Indeed, it was not until the charge conference shortly before closing arguments that the prosecution team disclosed its speculations about what that other crime might be. And it was not until the prosecutor gave his closing argument—after Trump’s lawyer already had made his and sat down—that he finally said anything to the jury about what the other crime was.
This lack of notice was fundamentally unfair and may well have violated Trump‘s right to due process of law under Section 1 of the Constitution’s 14th Amendment.
Fifth, Merchan’s pretrial ruling severely limited what Brad Smith—a former member of the Federal Election Commission and one of the nation’s leading authorities on federal campaign finance laws—could say from the witness stand. Smith was prepared to testify that Trump’s $130,000 payment to Cohen to reimburse the lawyer for the payment to Daniels was a personal expense, not a campaign expense, which didn’t violate campaign finance laws.
Indeed, Smith would have testified that if Trump had paid this money out of his campaign coffers rather than out of his own pocket, that would have been a federal campaign finance violation. Merchan wouldn’t allow Smith to say any of this from the witness stand. His testimony was going to be so limited that the Trump legal team decided it was worthless to call him as a witness, and so they didn’t.
Sixth, this was a false business records case focused on a payment to Daniels to cover up an alleged sexual liaison in 2006, the details of which were utterly irrelevant to the charges against Trump. Yet Merchan permitted Daniels to testify to all sorts of salacious and highly prejudicial details, including that she “blacked out” during their alleged encounter and that the encounter was nonconsensual because of Trump’s height and the “imbalance of power” between the two. This testimony prompted Trump’s lawyers to move for a mistrial, which was denied.
Seventh, the judge’s admission of prejudicial evidence involving aspects of Cohen’s criminal record, as well as a non-prosecution agreement by David Pecker, another key prosecution witness and the former publisher of the National Enquirer.
In most cases, it is defense attorneys who want to introduce the criminal records of witnesses who testify for the prosecution. Not so in this case. Merchan allowed the prosecution to admit Cohen’s plea agreement into evidence. Why? Because among the crimes to which Cohen pleaded guilty was a federal campaign finance offense related to the Daniels payment.

********

== Work to complete ==
(1) In the trial commentary, who was the former Federal Election Commission member whose testimony Merchan's pretrial ruling limited?
(2) Print the stretch of the trial commentary from "In most cases, it" through "the Daniels payment.".

== Source data ==
********

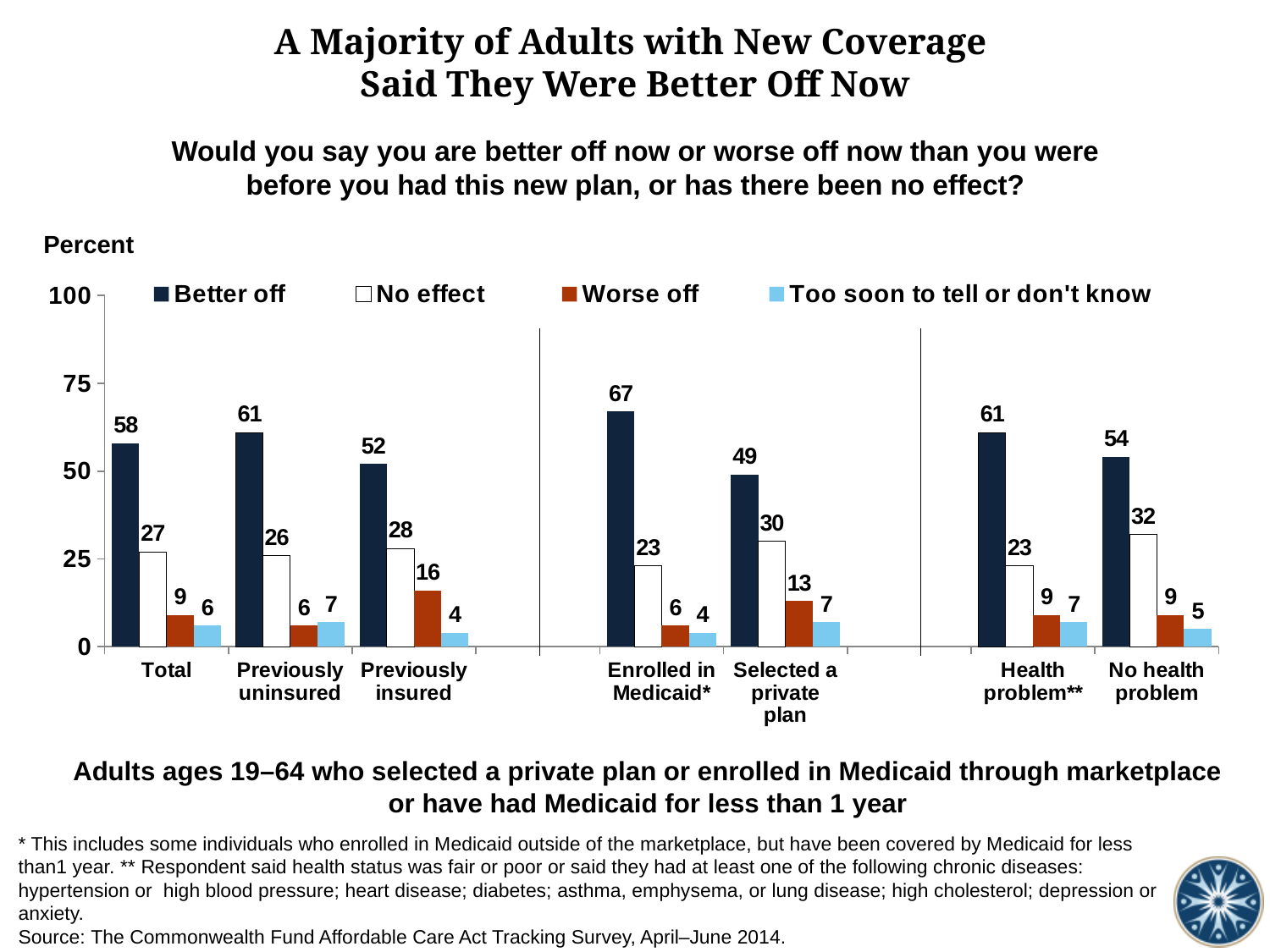
How many categories are shown on the x axis? 7 What is the 'No effect' value for the Previously insured group? 28 What is the 'Worse off' value for those who selected a private plan? 13 What kind of chart is shown on the slide? bar chart Is the 'Better off' value for Enrolled in Medicaid* greater or less than 50? greater How many series does the legend list? 4 Which category has the lowest 'Better off' value? Selected a private plan What is the difference between the 'Better off' values for Health problem** and No health problem? 7 Which is larger: the 'Worse off' value for Previously insured or for Previously uninsured? Previously insured What percentage of adults in the Total group said they were better off? 58 What is the 'Too soon to tell or don't know' value for the No health problem group? 5 Which category has the highest 'Better off' value? Enrolled in Medicaid*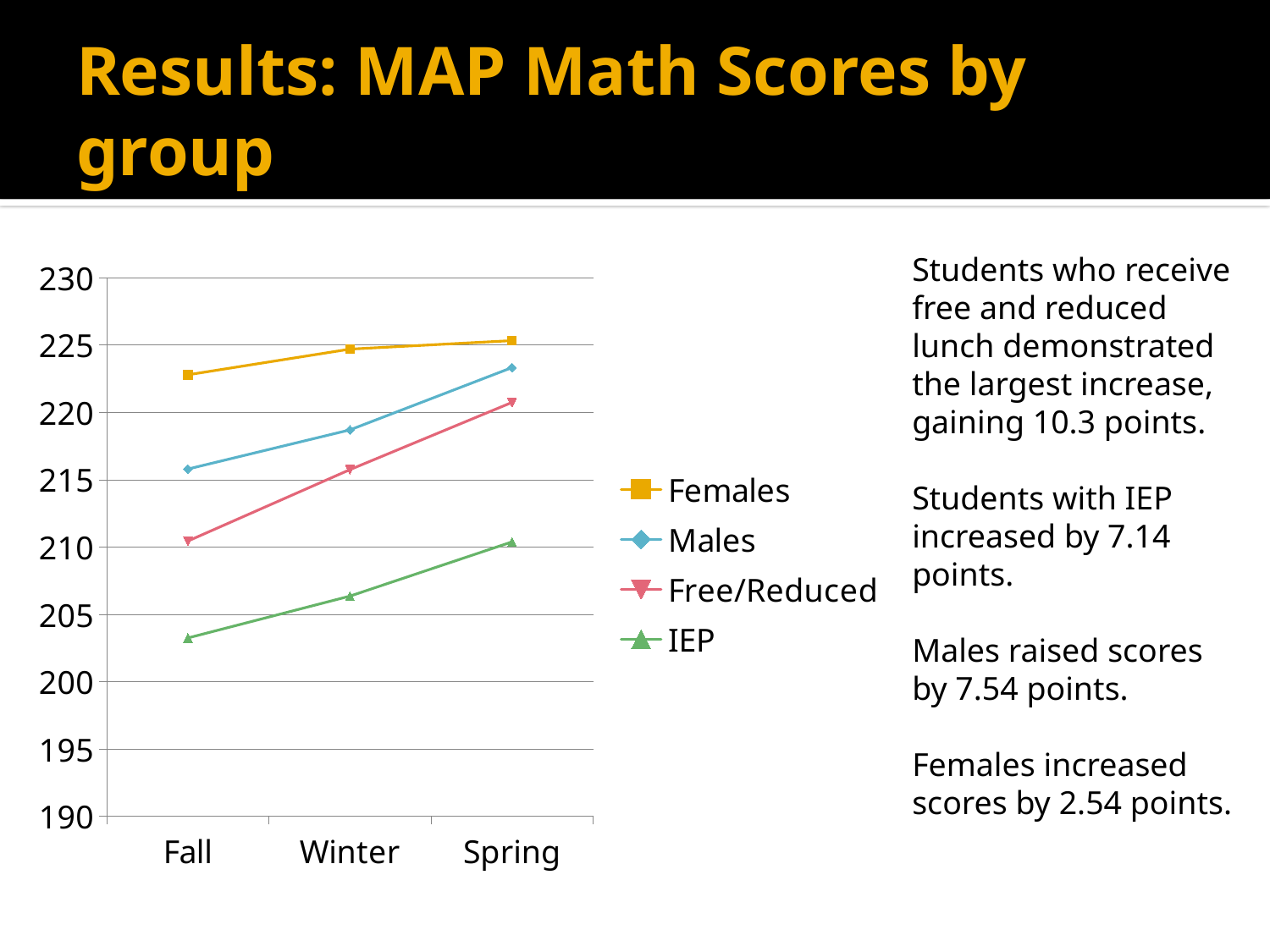
Do the IEP values rise or fall from Fall to Spring? rise How many points are on the x axis of the chart? 3 Is the value for IEP at Fall greater or less than 205? less Which series has the lowest value at Fall? IEP At Winter, which is larger: the value for Males or the value for Free/Reduced? Males What is the title of the slide containing the chart? Results: MAP Math Scores by group Is the value for Females at Fall greater or less than 220? greater How many series does the legend list? 4 Which series has the highest value at Spring? Females Is the value for Males at Spring greater or less than 220? greater What kind of chart is shown on the slide? line chart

********

== Responses by task ==
(1) Brad Smith

(2)
In most cases, it is defense attorneys who want to introduce the criminal records of witnesses who testify for the prosecution. Not so in this case. Merchan allowed the prosecution to admit Cohen’s plea agreement into evidence. Why? Because among the crimes to which Cohen pleaded guilty was a federal campaign finance offense related to the Daniels payment.